I’ve completed several large-scale recruiting data migrations and the duplicate email issue is always the most challenging aspect. Here’s a comprehensive solution that addresses all three focus areas:
Understanding Duplicate Email Validation
SuccessFactors Recruiting enforces email uniqueness at the candidate profile level because it’s designed around a candidate-centric model. Each person (email) has ONE candidate profile, with multiple applications linked to it. This is actually better for recruiting analytics and candidate experience, but requires careful migration planning.
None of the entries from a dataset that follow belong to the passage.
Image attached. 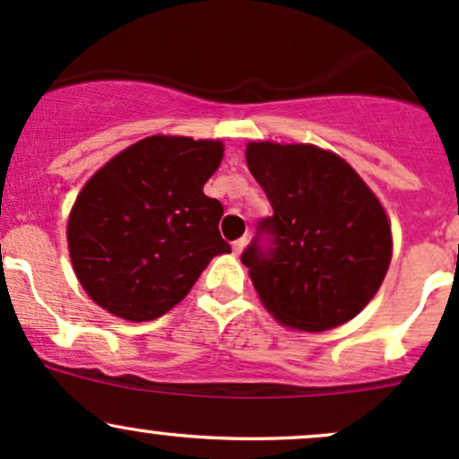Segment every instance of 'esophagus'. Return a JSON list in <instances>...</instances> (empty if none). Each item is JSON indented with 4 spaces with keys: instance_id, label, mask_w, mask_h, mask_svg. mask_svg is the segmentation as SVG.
Masks as SVG:
<instances>
[{
    "instance_id": "obj_1",
    "label": "esophagus",
    "mask_w": 459,
    "mask_h": 459,
    "mask_svg": "<svg viewBox=\"0 0 459 459\" xmlns=\"http://www.w3.org/2000/svg\"><path fill=\"white\" fill-rule=\"evenodd\" d=\"M245 245H247V238H238V240H234V245H231V249H234V255H240V254H243Z\"/></svg>"
}]
</instances>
Using the Recruiting Import Template Correctly
The standard template has multiple tabs that must be imported in sequence:
-
Candidate Import Tab: Import deduplicated candidates first
- Extract unique email addresses from your legacy data
- Include: email, firstName, lastName, phone (minimum required)
- Optional: source, referrer, tags for better candidate tracking
-
Application Import Tab: Import applications with candidate references
- After candidate import, export to get system-generated candidateIds
- Create mapping: legacy_candidate_id → sf_candidate_id
- Import applications with candidateId, jobReqId, applicationDate, status
OData API Workaround for Complex Scenarios
For your specific case with 15,000 records and potential data quality issues, the OData API provides more control:
// First, check if candidate exists
GET /odata/v2/Candidate?$filter=email eq 'john.smith@email.com'
// If not exists, create candidate
POST /odata/v2/Candidate
{
"email": "john.smith@email.com",
"firstName": "John",
"lastName": "Smith"
}
// Then create application
POST /odata/v2/JobApplication
{
"candidateId": "12345",
"jobReqId": "67890",
"applicationDate": "/Date(1577836800000)/"
}
Recommended Migration Approach
Phase 1 - Data Preparation:
- Deduplicate candidates by email in your source data
- For each unique email, consolidate candidate information (use most recent or most complete record)
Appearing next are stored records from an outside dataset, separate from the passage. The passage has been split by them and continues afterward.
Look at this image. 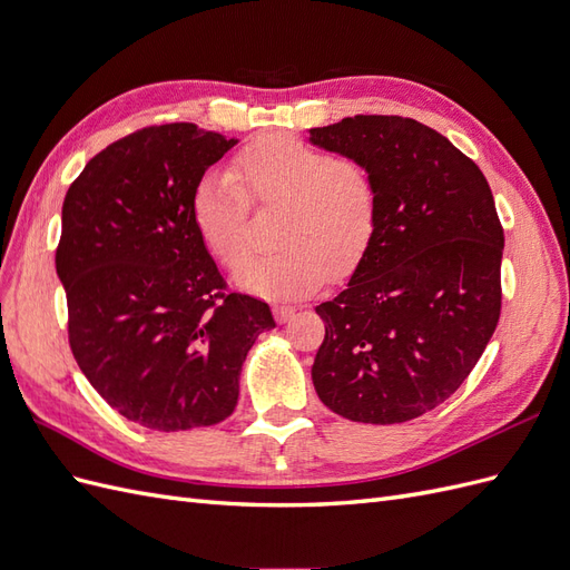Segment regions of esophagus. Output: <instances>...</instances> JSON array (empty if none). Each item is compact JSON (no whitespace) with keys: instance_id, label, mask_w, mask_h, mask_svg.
Listing matches in <instances>:
<instances>
[{"instance_id":"esophagus-1","label":"esophagus","mask_w":570,"mask_h":570,"mask_svg":"<svg viewBox=\"0 0 570 570\" xmlns=\"http://www.w3.org/2000/svg\"><path fill=\"white\" fill-rule=\"evenodd\" d=\"M295 314H297V308L289 306V304H275L273 306V316H275V321H278V323L292 321V318H295Z\"/></svg>"}]
</instances>
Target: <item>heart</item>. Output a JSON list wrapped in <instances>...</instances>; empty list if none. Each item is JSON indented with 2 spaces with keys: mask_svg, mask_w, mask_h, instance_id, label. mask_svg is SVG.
<instances>
[{
  "mask_svg": "<svg viewBox=\"0 0 570 570\" xmlns=\"http://www.w3.org/2000/svg\"><path fill=\"white\" fill-rule=\"evenodd\" d=\"M249 202L281 206L275 245L235 273L239 289L285 299L318 289L327 273H352L368 252L381 197L368 168L331 157L297 137L268 132L237 154L230 174L206 170L189 195V216L204 247L223 266L247 256Z\"/></svg>",
  "mask_w": 570,
  "mask_h": 570,
  "instance_id": "heart-1",
  "label": "heart"
}]
</instances>
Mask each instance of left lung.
<instances>
[{
    "instance_id": "1",
    "label": "left lung",
    "mask_w": 570,
    "mask_h": 570,
    "mask_svg": "<svg viewBox=\"0 0 570 570\" xmlns=\"http://www.w3.org/2000/svg\"><path fill=\"white\" fill-rule=\"evenodd\" d=\"M312 145L356 159L381 212L368 252L316 306L321 402L356 423H404L440 406L485 352L502 312L504 230L482 170L413 118L354 116Z\"/></svg>"
}]
</instances>
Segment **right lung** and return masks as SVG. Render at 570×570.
I'll use <instances>...</instances> for the list:
<instances>
[{
	"mask_svg": "<svg viewBox=\"0 0 570 570\" xmlns=\"http://www.w3.org/2000/svg\"><path fill=\"white\" fill-rule=\"evenodd\" d=\"M235 137L149 126L88 161L61 209L57 275L80 371L120 416L161 433L235 411L266 302L228 292L189 216V195Z\"/></svg>",
	"mask_w": 570,
	"mask_h": 570,
	"instance_id": "add662e5",
	"label": "right lung"
}]
</instances>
- Create a mapping table: legacy_email → all_legacy_application_ids
Phase 2 - Candidate Import:
- Import unique candidates via CSV template (Candidate tab)
- Export imported candidates to retrieve SuccessFactors candidateIds
- Update your mapping table: legacy_email → sf_candidate_id → legacy_application_ids
Phase 3 - Application Import:
- Transform application data to reference sf_candidate_id instead of legacy candidate data
- Validate that all applications have corresponding candidates in SuccessFactors
- Import applications via CSV template (Application tab) or OData API
Phase 4 - Validation:
- Run candidate count report: should match unique emails from legacy
- Run application count report: should match total applications from legacy
- Spot check 50-100 candidates with multiple applications to verify data integrity
Handling Edge Cases
For orphaned applications (no candidate data), create minimal candidate records:
- Use application email as candidate email
- Parse firstName/lastName from application if available
- If no name data, use “Legacy” as firstName and application ID as lastName
- Tag these with “data-migration-minimal” for future cleanup
For applications with missing emails:
- Generate placeholder emails: legacy_app_id@migration.placeholder
- Tag with “email-missing” for post-migration cleanup
- Follow up with hiring managers to get actual candidate emails
This approach has successfully migrated 50K+ candidate records across multiple implementations while maintaining data integrity and application history.